The state forest was created in 1908 in an effort to provide a refuge for the heath hen, which disappeared from the face of the earth when the conservation effort proved to be too little too late. Although it failed in its original purpose, over the past century the state forest has provided a refuge for Vineyarders and visitors — walkers, runners, bicyclists, and, in season, hunters — anyone seeking a quiet, easily accessible corner of the Island uninterrupted by development.
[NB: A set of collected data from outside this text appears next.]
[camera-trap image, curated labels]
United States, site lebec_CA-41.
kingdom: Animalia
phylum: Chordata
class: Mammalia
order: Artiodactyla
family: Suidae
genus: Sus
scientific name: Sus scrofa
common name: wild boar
However, when compared with other conservation properties under the management of Island-based organizations, the state forest has failed to live up to its potential as an important recreational and conservation asset. In part, this is because the state Department of Conservation and Recreation (DCR) cannot afford to devote the attention or resources needed. The state forest is just there, a large expanse of mostly impenetrable tangle of scrub oak crisscrossed by trails and roadways maintained as best they can be by one hard-working, devoted superintendent.
Two years ago, Ginny Dautreuil was named Island Forest and Parks supervisor, solely responsible for the state forest. For two years, Ms. Dautreuil told reporter Barry Stringfellow, she rented in Falmouth and commuted, one of a number of members of the Island workforce who now call the mainland home. This week we learn that she will leave for a job in another part of the state where housing will not be such a challenge, another victim of a housing market where those who form the bedrock of our community are unable to afford to live.
Ms. Dautreuil arrived on the Island to fill the job held for 26 years by the widely respected John Varkonda, who died unexpectedly on New Year’s Eve, 2013, at age 55. Ms. Dautreuil is only the third person, and first woman, to hold the post. The first was Manuel F. Correllus, for whom the forest is named.
Ironically, there is a house in the state forest that functions as an office and headquarters. It would seem only natural that DCR would renovate the house so it could be used to provide housing. Having the person responsible for the state forest living onsite would provide innumerable benefits, but as far as we can learn, that is not in the offing.
Asked about a replacement for Ms. Dautreuil, a DCR spokesman said, “Currently, the Department of Conservation and Recreation is reviewing the Manuel F. Correllus State Forest Supervisor position, and the search for a replacement is ongoing.”
The spokesman, who responded on background, did not answer a question about use of the house for supervisor housing.
In other words, the state is in no rush to hire her replacement. Or invest much money in an expanse of woodland for which there has been a lot of talk but not much action.
The last major effort occurred in 2009 when DCR contracted to remove dead and dying red pines as part of a three-year, 237-acre “emergency ecological restoration project.” The project was intended to restore native trees such as pitch pine and scrub oak, and reduce wildfire risks and public safety hazards, at a cost of $240,000.
DCR needs to invest in the Manuel F. Correllus State Forest. One option is to move ahead with finding a new, energetic superintendent who will make the Island his or her home.
But DCR might consider a more innovative approach: Turn over management of the state forest to the Martha’s Vineyard Land Bank, an Island organization with a proven record of management for conservation and recreation. The Land Bank currently manages 3,300 acres with a staff of five, including an ecologist and land manager. Trails are well marked and maintained.
Land Bank policies are set by an elected board of commissioners with representation from each Island town. Adding the state forest to the Land Bank portfolio of properties would provide direct control by Islanders with a vested interest in its management.